People are catastrophic daydreamers. There is a consistency of being ‘trapped in one’s own head’ when it comes to suicide. That would on some level explain why even if in the process of attempting suicide, most have to be out of their own heads via chemical means in spite of feelings. The denial of death is constant, even if in the enactment of dying. In fact, much of the time, people who commit suicide (by their own implications) tend to believe in some sort of continued detached existence thereafter. It’s escaping a perceived nightmare for nothing; a complete break from everything.
Though, to call it a dream is rather a misnomer. It’s escape from a dream one is often too awake for. To these people, it’s to not live a life of behind the living dead.
Environment influences how one lives according to their instincts. Some people merely go through preprogrammed motions and thoughts for some 60-80 years then kick the bucket. Take that how you will, but such is applicable in a multitude of ways be it regular schedules and cycles in life that come about regardless; or generational abuse and trauma and soul-sucking stagnation of some sort. Something in this life cycle which has an impact on the individual’s sense of self esteem, as that is, “what protects people from their deepest fears,” and, “they will do just about anything to get it. The pursuit of self-esteem is a driving force behind just about everything people want in life.” Even wanting to die.
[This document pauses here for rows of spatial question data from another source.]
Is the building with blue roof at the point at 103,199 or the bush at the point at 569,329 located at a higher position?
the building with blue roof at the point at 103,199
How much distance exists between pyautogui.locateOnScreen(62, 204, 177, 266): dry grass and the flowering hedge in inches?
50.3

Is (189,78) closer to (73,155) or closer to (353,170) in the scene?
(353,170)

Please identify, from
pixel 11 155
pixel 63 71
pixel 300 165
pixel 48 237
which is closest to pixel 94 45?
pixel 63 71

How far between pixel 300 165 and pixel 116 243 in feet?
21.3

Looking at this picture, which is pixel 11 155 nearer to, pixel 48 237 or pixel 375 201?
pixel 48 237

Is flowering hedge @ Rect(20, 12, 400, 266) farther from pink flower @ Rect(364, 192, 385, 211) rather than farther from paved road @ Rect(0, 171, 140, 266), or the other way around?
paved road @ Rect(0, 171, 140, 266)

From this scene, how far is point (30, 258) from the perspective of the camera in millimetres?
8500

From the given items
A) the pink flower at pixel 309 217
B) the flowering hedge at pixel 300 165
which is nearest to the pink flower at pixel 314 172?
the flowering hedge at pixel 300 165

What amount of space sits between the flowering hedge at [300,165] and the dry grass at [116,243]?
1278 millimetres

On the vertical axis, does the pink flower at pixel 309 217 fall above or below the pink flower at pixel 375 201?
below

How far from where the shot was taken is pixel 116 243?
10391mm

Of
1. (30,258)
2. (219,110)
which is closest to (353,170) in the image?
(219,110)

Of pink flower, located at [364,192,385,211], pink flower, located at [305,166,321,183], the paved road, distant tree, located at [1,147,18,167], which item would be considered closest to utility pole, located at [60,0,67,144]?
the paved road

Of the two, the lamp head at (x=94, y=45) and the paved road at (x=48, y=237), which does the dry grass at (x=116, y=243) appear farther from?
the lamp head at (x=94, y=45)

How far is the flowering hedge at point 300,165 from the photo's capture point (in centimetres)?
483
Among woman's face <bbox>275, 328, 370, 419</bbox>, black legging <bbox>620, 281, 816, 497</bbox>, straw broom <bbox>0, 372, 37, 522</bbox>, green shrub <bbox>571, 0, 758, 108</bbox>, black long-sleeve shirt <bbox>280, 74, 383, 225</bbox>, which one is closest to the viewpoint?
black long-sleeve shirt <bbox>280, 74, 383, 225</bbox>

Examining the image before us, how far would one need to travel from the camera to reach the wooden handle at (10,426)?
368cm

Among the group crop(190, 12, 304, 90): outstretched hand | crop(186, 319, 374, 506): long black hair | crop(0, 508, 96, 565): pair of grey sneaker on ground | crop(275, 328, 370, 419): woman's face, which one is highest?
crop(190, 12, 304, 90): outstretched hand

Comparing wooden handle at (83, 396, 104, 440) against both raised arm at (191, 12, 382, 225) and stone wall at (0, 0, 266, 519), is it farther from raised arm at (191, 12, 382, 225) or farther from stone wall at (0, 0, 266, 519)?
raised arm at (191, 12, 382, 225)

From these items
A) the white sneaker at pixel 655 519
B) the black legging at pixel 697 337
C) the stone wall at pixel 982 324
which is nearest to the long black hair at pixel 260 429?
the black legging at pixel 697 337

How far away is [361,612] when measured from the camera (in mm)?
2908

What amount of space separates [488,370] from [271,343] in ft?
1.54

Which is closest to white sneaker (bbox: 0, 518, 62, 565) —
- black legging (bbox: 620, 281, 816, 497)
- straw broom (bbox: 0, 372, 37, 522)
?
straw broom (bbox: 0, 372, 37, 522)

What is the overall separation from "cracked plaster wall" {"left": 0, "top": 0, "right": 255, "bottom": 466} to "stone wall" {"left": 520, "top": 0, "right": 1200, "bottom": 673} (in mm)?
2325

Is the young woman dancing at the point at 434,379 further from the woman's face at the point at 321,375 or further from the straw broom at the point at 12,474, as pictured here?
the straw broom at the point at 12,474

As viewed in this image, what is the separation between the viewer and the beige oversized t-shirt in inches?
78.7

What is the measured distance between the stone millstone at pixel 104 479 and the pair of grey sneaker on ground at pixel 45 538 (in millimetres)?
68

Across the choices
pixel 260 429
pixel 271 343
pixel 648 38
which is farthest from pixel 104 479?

Long story short, it’s ego fulfillment. Environment affects ego, naturally. While, “many of us will fight to preserve our self preservation in the same way that worms or bats will fight to stay alive […] because self esteem is our symbolic protection against death.” But for the suicidal, it is the symbolic protection of death that gives self-esteem, comfort. It’s an escape; a release. No one is more cheerful than someone about to die on their own terms after living mechanically for so long— just remember the smile. You won’t forget it.